=== Page text ===
## Start
Former mayor Cr David Grimble, who runs a family prime lamb, Merino wool and cropping operation at Brimpaen backed calls by the Victorian Farmers Federation urging more primary producers to consider standing for local government.

"There are so many things that the farming sector look for, out of local government, and you need to be within the industry ( primary production) to fully understand that,"Cr Grimble said.

"It's actually critical to have farming representatives, in local government."

Cr Grimble was first elected to council in November 2008, serving two terms as mayor.

"I suppose the key things are around transport and roads, and we've also seen the very significant issue of rates."

But he said council also had carriage of industrial development, which was important for the rural sector.

Horsham had played a role in lobbying for better mobile phone coverage and the Rainbow radar.

"It is sometimes extremely difficult to get your colleagues and council administration to understand and empathise with what the farming community is saying," Cr Grimble said.

But he said, equally, it could also be hard to explain the needs of Horsham, as a regional city, to the farming community.

"I suppose the other interesting aspect is some of the work I have been involved in is more regionally based, not necessarily locally based."

That included transport planning and advocacy for rail projects, such as the Wimmera Intermodal Freight Terminal.

One of the biggest issues was the time commitment required.

"The dilemma we are in, whether you are involved in agriculture, business or any other industry, is to find the time to make adequate representation."
## End
=== Collected data ===
## Start
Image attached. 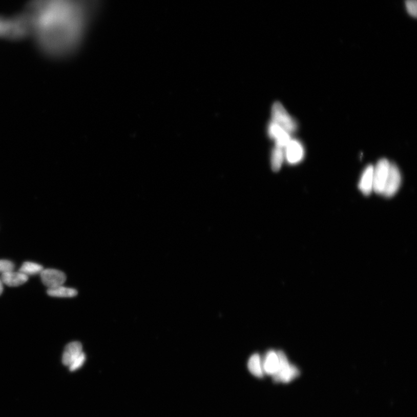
## End
Carry on the news piece about farmers standing for local government, picking up after its last sentence.

=== Expected answer ===
But he said many community members also put a great deal of time into such things as football clubs.

"The role of local government is just another extension of community service, in another way," he said.

VFF President David Jochinke said more farmers were needed on councils, to be the voice of agriculture.

"No one knows the issues and concerns of the Victorian farming community better than farmers themselves," Mr Jochinke said.

"We need more farmers on councils, so our message is heard on key issues including the need for fair rates, maintenance of local roads and keeping roadsides clear of weeds."

Farming communities needed to work together to seek out the best candidates and support them.

"Farmer's voices are more important than ever before," Mr Jochinke said.

"We have a real opportunity for agriculture to help lead the country on its economic rebuild and farming knowledge and expertise at a local government level will be vital during our recovery.

Moyne shire mayor Cr Daniel Meade said as agriculture was the local government's biggest economic driver, it was important to have farmer representatives on the council.

"It's important to be able to understand rural ratepayers and how they are situated, how their seasons are going," Cr Meade said.

"It's also important to understand how agriculture really does keep our small towns alive."

Cr Meade has a farm at Garvoc and dairy at Kolora.

He said he was lucky that his fellow councillors all understood how important agriculture was to Moyne.

As a result of having sympathetic councillors, Moyne had introduced grants for stock underpass schemes.

"That helps farmers improve the efficiency of access to their land, but also improves safety for ratepayers and residents, by keeping cattle off the road."

"We also support and sponsor the Great South West Dairy awards and we have a site at the Sungold Field Days every year.

"We see that as an opportunity to work with farmers, across the shire."

East Gippsland shire mayor Cr John White said he was the only farmer on the council.

"The farming sector provides more than half the shire's income and I've been someone who can advocate, from the farmer's point of view," Cr White said.

He has a mixed operation, running beef cattle and lambs, growing wool and cropping at Lindenow South and Fernbank, with his wife Leanne."At times it would be good to have a fellow farmer, on council," he said.

"We have a number of people I would have thought might be good potential candidates."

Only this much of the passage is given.